Problem requirements: Take from the listing each line that has the string "site".

Entries supplied:

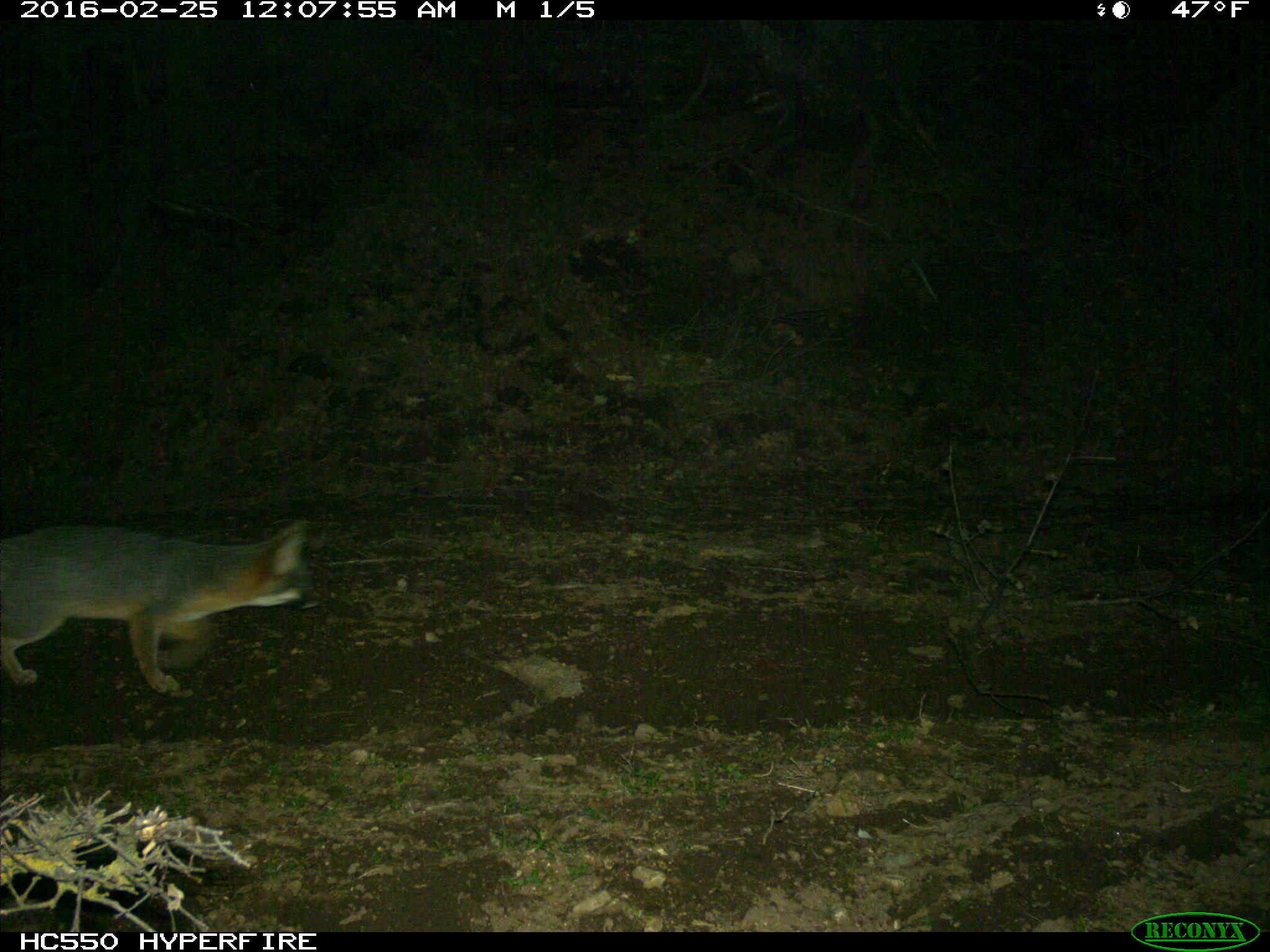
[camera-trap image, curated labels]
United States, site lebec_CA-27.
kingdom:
* * *
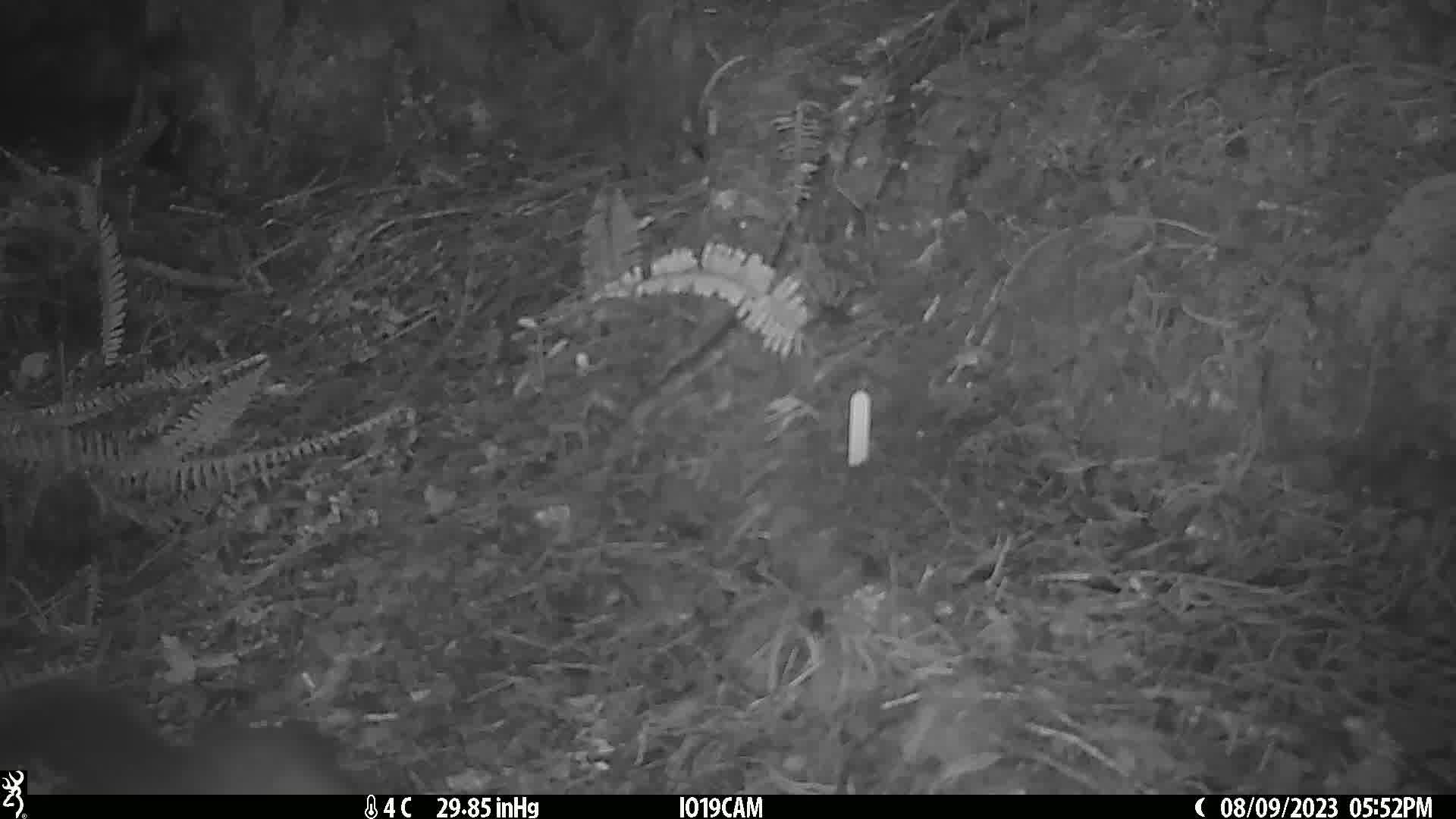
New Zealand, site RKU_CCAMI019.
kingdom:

Response below:
United States, site lebec_CA-27.
New Zealand, site RKU_CCAMI019.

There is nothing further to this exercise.